RECUPERARA VONTADE DE VIVER EM VILLA RAMADAS

Maria tem 36 anos e é alcoólica. António tem 37 e é toxicodependente. Os nomes não são reais, mas a dependência é uma verdade com a qual convivem já há décadas. Depois de muitos anos a sofrer, e a fazer sofrer, Maria e António chegaram a Villa Ramadas, um centro de tratamento para pessoas com problemas de drogas e álcool. Sabem que não podem apagar o passado, mas estão a aprender a viver com ele ... E a ter esperanças no futuro.

Maria e António fazem parte das estatísticas que colocam Portugal no topo da tabela dos países da União Europeia (UE) com maior número de toxicodependentes (ver pag. 4). São entre 60 a 80 mil os portugueses que, por razões de diversa ordem, caíram neste lado obscuro da vida. O sofrimento e o desespero levam alguns a dizer "basta" e a procurar ajuda, a única ajuda possível nestes casos: o tratamento de desintoxicação numa clínica especializada. "Eu acredito que as pessoas só têm a capacidade para mudar quando sofrem e quando estão suficientemente desesperadas", afirmou a O Emigrante/Mundo Português, José Eduardo Ramadas, director geral e terapêutico de Villa Ramadas. Até porque, salienta, quando entram nas modernas instalações daquilo que já foi uma quinta de turismo rural, as pessoas "estão saturadas, cansadas, já sofreram «ressacaram», já tiveram que se humilhar por um pacote, que suplicar, têm um sofrimento tão grande que é doloroso ver nos olhos".

Natural de Leiria, depois de uma vasta experiência adquirida em Inglaterra, José Eduardo concretizou o sonho de criar em Portugal um projecto na área da recuperação de dependências químicas e comportamentais. Surgiu assim em Alcobaça, Villa Ramadas, único centro de tratamento em Portugal totalmente privado, oficialmente inaugurado a 14 de Setembro último, mas que já está em funcionamento desde o início do ano. Villa Ramadas utiliza o Modelo Minnesota, na versão de abstinência total, em conjunto com elementos das correntes Psico-Dinâmica, Humanística, Cognitiva-Comportamental e Gestalt. Com capacidade para 25 pessoas, o centro acolhe actualmente sete pacientes a cumprir o programa terapêutico "standard", que dura de 12 a 16 semanas. O centro oferece também outras duas vertentes do programa, o "recaída", com duração de dez a 12 semanas, e o "renovação", que dura quatro semanas. "A nossa terapia é a da fala, é a abstinência total de todo o tipo de medicação. Acreditamos que a pessoa só pode estar preenchida na sua totalidade se o seu lado interior estiver em harmonia com o lado intelectual. Ajudamos as pessoas a descobrir as qualidades que têm para se ajudar a elas própria.

§ **CONJUNTO DE DADOS**:
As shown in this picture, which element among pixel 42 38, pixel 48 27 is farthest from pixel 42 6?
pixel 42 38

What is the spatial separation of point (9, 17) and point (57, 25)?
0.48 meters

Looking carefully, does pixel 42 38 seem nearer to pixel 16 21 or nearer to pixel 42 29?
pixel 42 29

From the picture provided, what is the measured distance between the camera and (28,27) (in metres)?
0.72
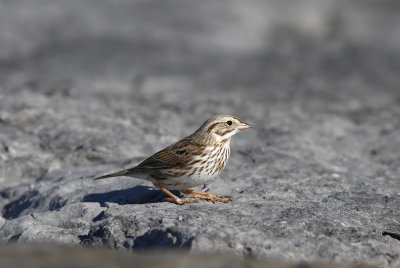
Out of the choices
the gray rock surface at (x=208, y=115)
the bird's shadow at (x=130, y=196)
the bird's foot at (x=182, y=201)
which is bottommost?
the bird's shadow at (x=130, y=196)

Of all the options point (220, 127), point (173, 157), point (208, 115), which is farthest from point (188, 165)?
point (208, 115)

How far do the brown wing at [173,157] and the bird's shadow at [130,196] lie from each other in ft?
1.53

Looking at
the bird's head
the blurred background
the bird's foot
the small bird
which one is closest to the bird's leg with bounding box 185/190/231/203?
the small bird

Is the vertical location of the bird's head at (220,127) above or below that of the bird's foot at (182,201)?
above

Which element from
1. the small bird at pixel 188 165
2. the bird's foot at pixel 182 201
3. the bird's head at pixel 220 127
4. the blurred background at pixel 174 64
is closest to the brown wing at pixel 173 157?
the small bird at pixel 188 165

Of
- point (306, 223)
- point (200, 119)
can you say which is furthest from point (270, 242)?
point (200, 119)

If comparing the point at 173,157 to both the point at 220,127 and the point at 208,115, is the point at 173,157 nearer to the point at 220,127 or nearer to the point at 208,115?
the point at 220,127

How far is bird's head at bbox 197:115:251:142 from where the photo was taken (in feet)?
26.9

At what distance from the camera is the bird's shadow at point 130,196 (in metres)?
8.01

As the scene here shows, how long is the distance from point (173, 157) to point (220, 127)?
0.91 meters

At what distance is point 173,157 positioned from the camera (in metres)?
7.86

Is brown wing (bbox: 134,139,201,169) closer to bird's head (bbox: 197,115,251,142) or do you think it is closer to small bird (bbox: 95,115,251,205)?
small bird (bbox: 95,115,251,205)

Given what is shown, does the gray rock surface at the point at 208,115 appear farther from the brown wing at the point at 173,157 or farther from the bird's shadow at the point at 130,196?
the brown wing at the point at 173,157

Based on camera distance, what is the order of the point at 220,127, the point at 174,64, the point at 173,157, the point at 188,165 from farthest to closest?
1. the point at 174,64
2. the point at 220,127
3. the point at 173,157
4. the point at 188,165
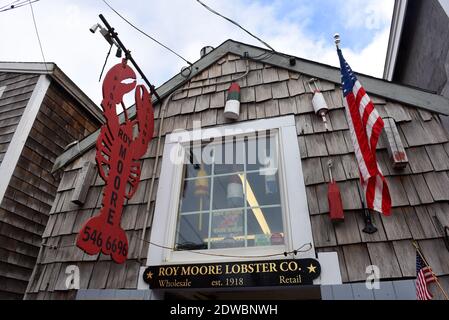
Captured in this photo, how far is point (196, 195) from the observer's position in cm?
308

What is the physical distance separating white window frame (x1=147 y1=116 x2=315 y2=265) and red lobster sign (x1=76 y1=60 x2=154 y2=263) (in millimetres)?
372

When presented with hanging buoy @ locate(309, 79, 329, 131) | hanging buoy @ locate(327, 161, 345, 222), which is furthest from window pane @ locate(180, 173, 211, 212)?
hanging buoy @ locate(309, 79, 329, 131)

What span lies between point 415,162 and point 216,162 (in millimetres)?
2025

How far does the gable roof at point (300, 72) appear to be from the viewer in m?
2.78

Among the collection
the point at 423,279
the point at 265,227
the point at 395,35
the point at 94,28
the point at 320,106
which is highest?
the point at 395,35

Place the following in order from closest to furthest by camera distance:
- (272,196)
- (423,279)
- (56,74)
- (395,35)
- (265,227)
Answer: (423,279) < (265,227) < (272,196) < (395,35) < (56,74)

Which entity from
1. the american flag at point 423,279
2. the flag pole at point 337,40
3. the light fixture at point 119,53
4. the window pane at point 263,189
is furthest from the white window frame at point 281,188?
the light fixture at point 119,53

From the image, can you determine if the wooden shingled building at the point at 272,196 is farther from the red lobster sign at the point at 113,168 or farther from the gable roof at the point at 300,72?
the red lobster sign at the point at 113,168

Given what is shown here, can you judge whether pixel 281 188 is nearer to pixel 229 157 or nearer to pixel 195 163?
pixel 229 157

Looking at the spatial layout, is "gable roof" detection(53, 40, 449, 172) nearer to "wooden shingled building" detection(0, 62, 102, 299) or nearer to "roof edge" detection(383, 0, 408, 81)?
"wooden shingled building" detection(0, 62, 102, 299)

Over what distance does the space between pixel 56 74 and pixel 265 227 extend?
594 cm

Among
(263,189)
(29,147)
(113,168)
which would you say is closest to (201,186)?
(263,189)
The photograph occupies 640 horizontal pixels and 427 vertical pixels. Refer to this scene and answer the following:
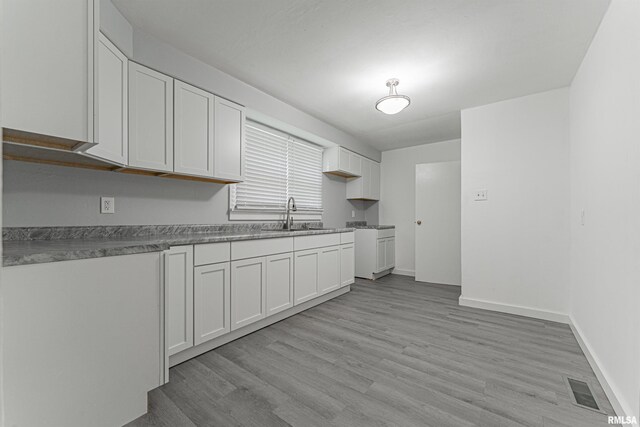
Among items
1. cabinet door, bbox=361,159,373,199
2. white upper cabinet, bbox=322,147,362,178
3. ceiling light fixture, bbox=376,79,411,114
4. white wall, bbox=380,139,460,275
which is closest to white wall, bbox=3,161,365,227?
ceiling light fixture, bbox=376,79,411,114

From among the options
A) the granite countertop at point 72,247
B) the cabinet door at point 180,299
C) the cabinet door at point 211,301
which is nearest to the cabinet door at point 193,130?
the granite countertop at point 72,247

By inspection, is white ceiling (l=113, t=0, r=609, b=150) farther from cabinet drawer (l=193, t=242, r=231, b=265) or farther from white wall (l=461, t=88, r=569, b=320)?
cabinet drawer (l=193, t=242, r=231, b=265)

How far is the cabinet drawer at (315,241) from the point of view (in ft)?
9.97

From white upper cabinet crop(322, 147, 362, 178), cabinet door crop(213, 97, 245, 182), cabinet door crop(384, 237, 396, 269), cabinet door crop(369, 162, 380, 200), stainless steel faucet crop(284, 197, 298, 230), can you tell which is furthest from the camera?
cabinet door crop(369, 162, 380, 200)

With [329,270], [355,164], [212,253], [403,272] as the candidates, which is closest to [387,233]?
[403,272]

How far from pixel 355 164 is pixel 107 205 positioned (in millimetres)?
3575

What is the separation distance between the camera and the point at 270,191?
3590 mm

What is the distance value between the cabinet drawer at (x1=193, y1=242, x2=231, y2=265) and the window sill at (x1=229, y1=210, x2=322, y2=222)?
828 mm

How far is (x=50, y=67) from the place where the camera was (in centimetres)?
121

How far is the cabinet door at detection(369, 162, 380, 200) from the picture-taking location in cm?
533

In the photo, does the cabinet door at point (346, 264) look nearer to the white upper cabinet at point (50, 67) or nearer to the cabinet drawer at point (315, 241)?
the cabinet drawer at point (315, 241)

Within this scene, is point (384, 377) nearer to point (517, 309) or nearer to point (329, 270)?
point (329, 270)

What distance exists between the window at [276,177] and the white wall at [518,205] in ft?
6.83

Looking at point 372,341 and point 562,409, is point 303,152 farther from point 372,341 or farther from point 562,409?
point 562,409
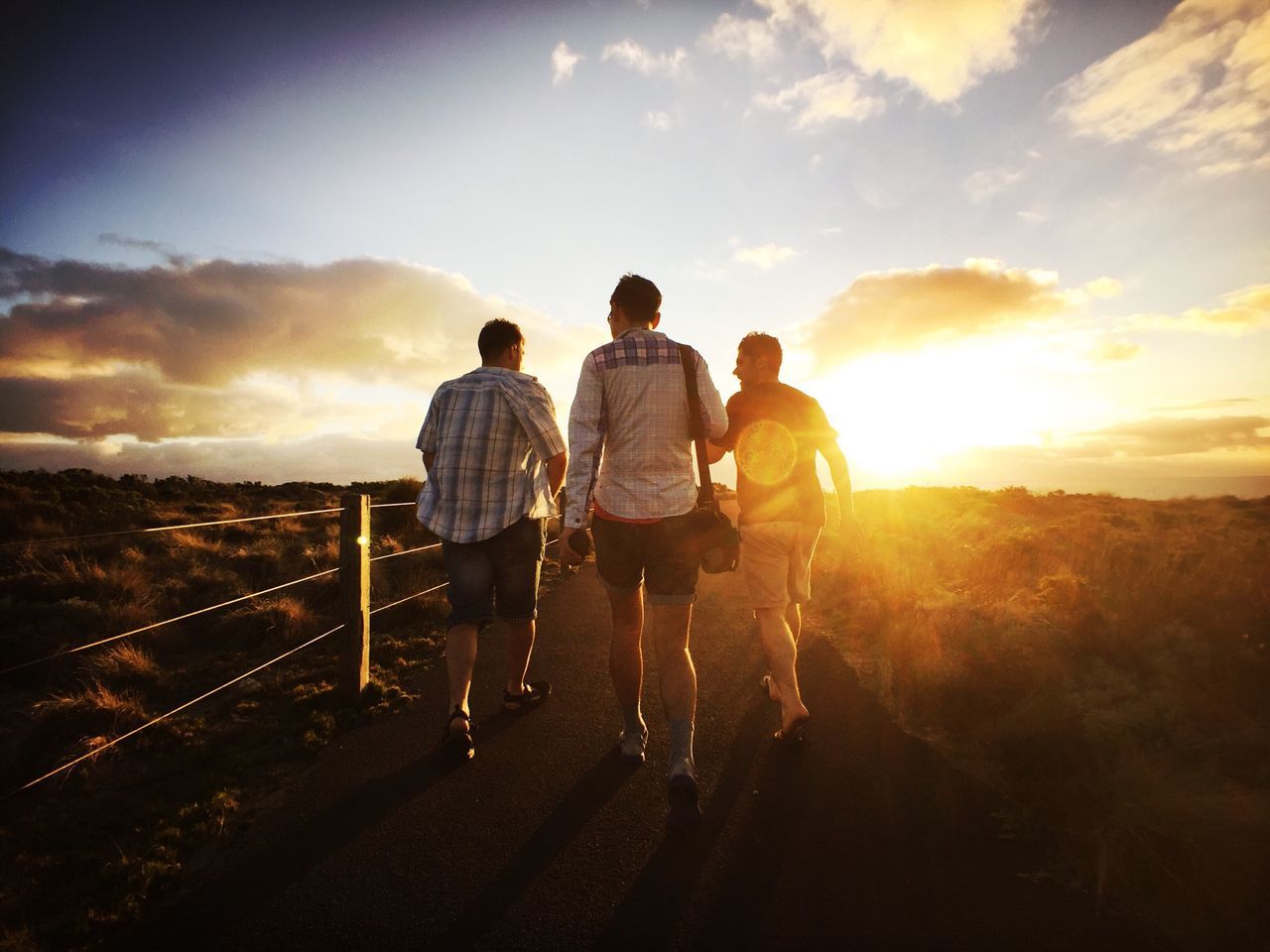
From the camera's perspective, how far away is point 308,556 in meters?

§ **ENUNCIADO**: Resuma em duas frases o excerto sobre o centro Villa Ramadas. Os dados constituem material à parte, independente do excerto.

§ **RESULTADO**: Maria, alcoólica, e António, toxicodependente, convivem há décadas com a dependência e chegaram a Villa Ramadas, um centro de tratamento para pessoas com problemas de drogas e álcool, onde estão a aprender a viver com o passado e a ter esperança no futuro. Criado em Alcobaça por José Eduardo Ramadas, o centro é o único totalmente privado em Portugal, utiliza o Modelo Minnesota na versão de abstinência total e oferece os programas "standard", "recaída" e "renovação".